Post by Phil Goshawke »

May 6, 2019
Tower of Earth


For the last week, the only creatures in the Tower of Earth’s crystal-illuminated library were the dust mephits, dutifully retrieving and shelving the tomes the Keeper required, and the young man she’d tasked with copying the most valuable contents into a massive grimoire, bound with micaceous rock and interlocking vines.

But a recent string of messages had Mallory descending the broad stone steps into the archives to talk to Phil in person. Despite her weary look, she took the stairs quickly, the clatter of her sneakers and the books bouncing in her messenger bag announcing her presence.

She lifted her hand to greet him as she approached from across the massive room.

The last week or so had put Phil on edge. It wasn’t the work in the Tower of Earth, or his own personal tinkering on his gun Dødsbringeren that made him ill at ease. No, it was his attempts to get out of the Tower and around people that backfired on him. A literally bruising “magic” fight with Matt Simon last Tuesday, coupled with the sight of a jötunn at the Outback while watching the fight between Gren Blockman and Kenny Chae for ShadoWeaver, and the decidedly mundane Phil felt even more vulnerable than usual. Perhaps that explained why he wore Coat outside of the rings, despite the garment’s twisting protestations, or why he kept his gun within arm’s reach even as he transcribed the stone tomes in the library with pen and paper.

He jumped with a start when Mallory walked into the library, reaching for his weapon before belatedly realizing only she (or someone friendly to her) could access the Tower. He pulled his hand away, back towards his face to push his glasses up on the bridge of his nose. His hand hovered over his face as Mallory waved, and then he remembered to return the friendly gesture.

“Hello!” He managed to muster up some enthusiasm in the greeting, but everything else about him -- his dark brown eyes, his gaze centered somewhere over her shoulder at the door into the library, the rigidness of his shoulders -- radiated an aura of caution, if not downright fear.

“You’re safe in here,” Mallory promised him as she sat down on the edge of the table. “From anyone. Even an isejotun paying off a debt.” She touched one of the books he’d been copying from earlier, glancing idly at a magic circle aligned with different gemstones, then looked back up at him. “Can you tell me about that? About giants and the Great Barrier?”

He sucked in a deep breath, in clear preparation for the verbal equivalent of a wall of text. “For 15 generations at least, my family, along with a dozen others, have trained their magically talented offspring (except for me of course) to power a spell that protects my town, Coalhold, from being attacked by frost giants.
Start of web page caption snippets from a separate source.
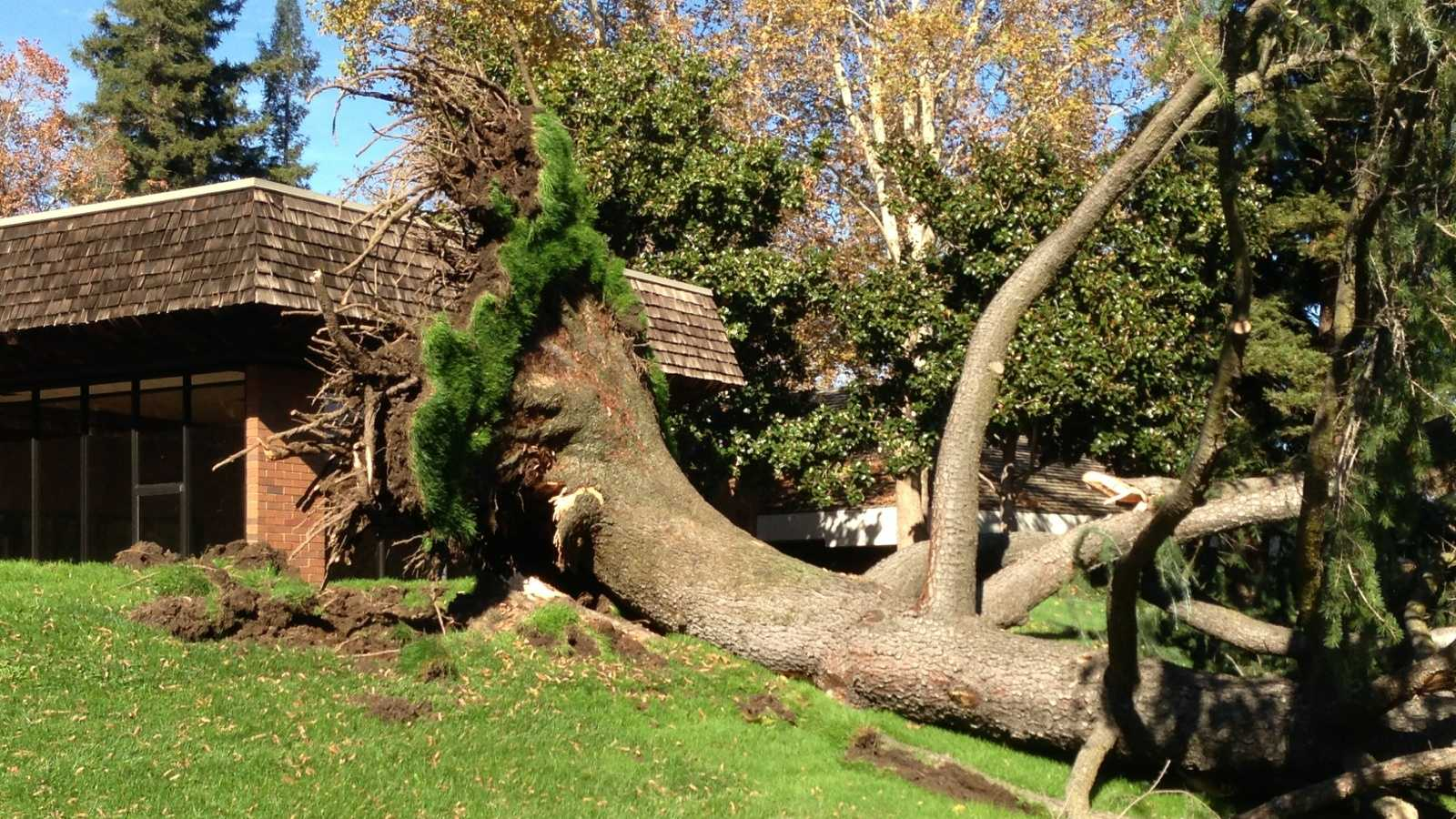 Fallen tree 1 112113.jpg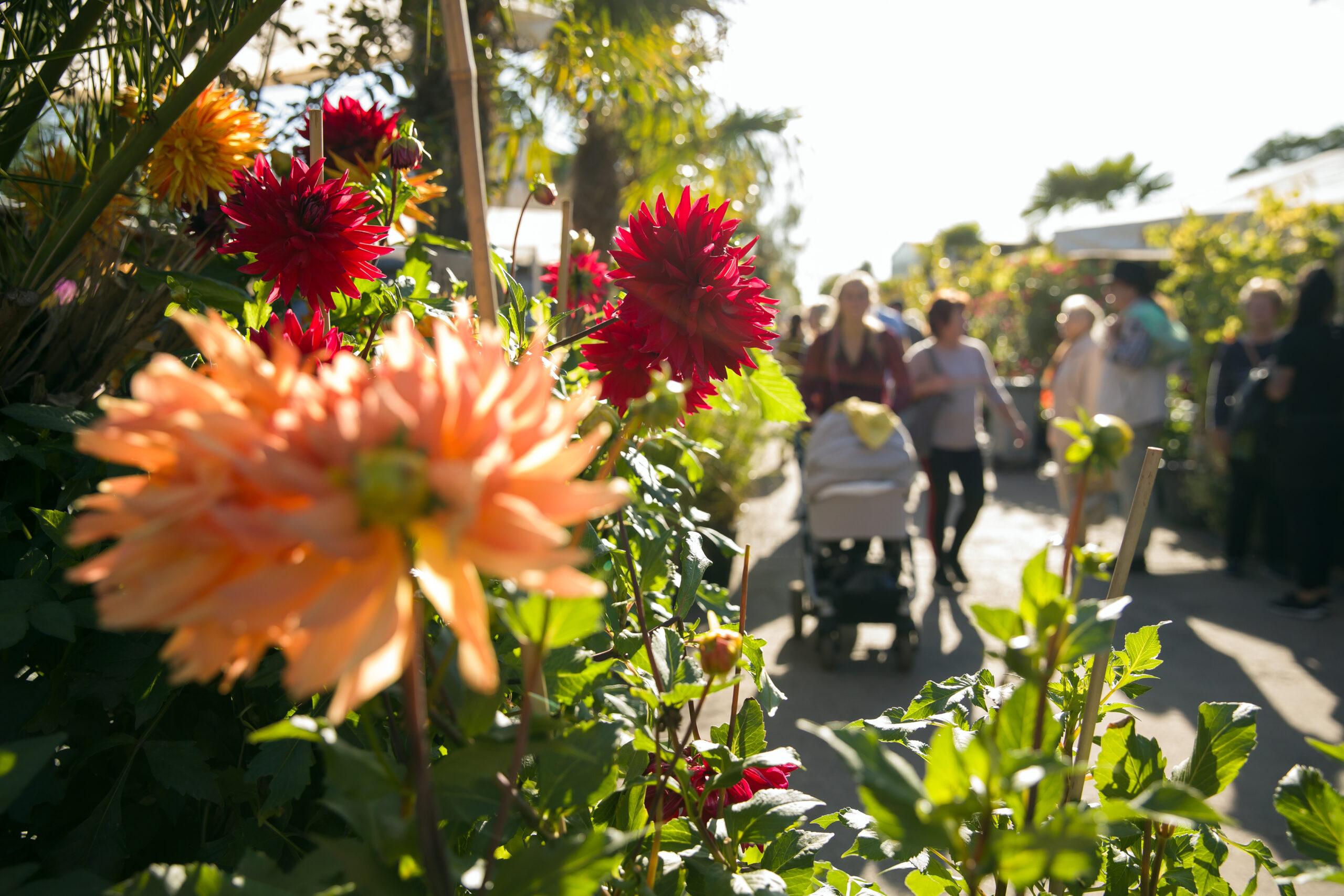 Späth'sche Baumschulen: Sortenschau mit 100 Dahlien beim Jubiläumsmarkt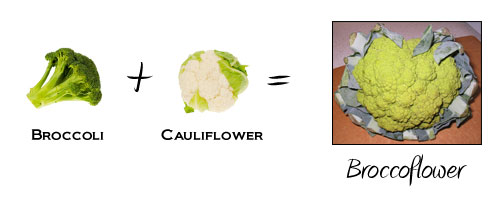 Broccoli + Cauliflower = Broccoflower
We’re right on the border between Midgard and Jotunheim so we’re a prime first target for them to attack but because we’ve got the Great Barrier no giants can come into our town and things are pretty peaceful there, only…” He slowed down, hesitated. “I probably mentioned this before but there’s something about the spell that shortens life expectancy for those who work on it. I’ve got my theories on what the spell is and how it works and I was working to find another way to power it when, you know, kicked out of school.” Mallory likely couldn’t see it under the table, but he kicked his foot out anyways.

“Mm. The Multiverse is a big place, and I’ve heard of more than one kind of icy-natured giant... Does Clan Boarsbane mean anything to you? Or their chieftain, Koscht?” Something more direct to focus on, though her curious mind was as fascinated as ever by the problem of the Great Barrier. “Boarsbane is the clan he belonged to, until they exiled him.”

“Most of what we learned about the giants in our histories and our textbooks was more practical information. Their powers, their strengths, their weaknesses, basic organizational structure. We didn’ really go out and ask them who their leader was or what they called their country or government or clan or whatever, we just wanted them to stay over on their side of the mountains and leave us alone.” Phil held up his hands, apologetic. “That’s a long way of saying I don’ know.”

“Well... I can tell you that Runt’s not in RhyDin to raid or pillage, though I think his clan were marauders,” she said with a downturn of her expression, and a thoughtful frown that followed. “I can’t say whether he’s any relation to the giants that try to attack your home — or if he’s from the same world. But I can tell you that he was Matt’s squire — and he became my squire instead after he and that Jonn fucker trespassed on my manor and attacked my wards. Now he’s working to make things right, after dishonoring a Loyal Baron... This fucking sport,” she added with a shake of her head.

“You’ll forgive me if hearing that he was Matt’s squire does the opposite of set my mind at ease, Mallory.”

The witch blinked, then thinned her lips, holding up three fingers as she said, “Okay, you’re the third person in about as many days to tell me he’s been acting like an asshole.”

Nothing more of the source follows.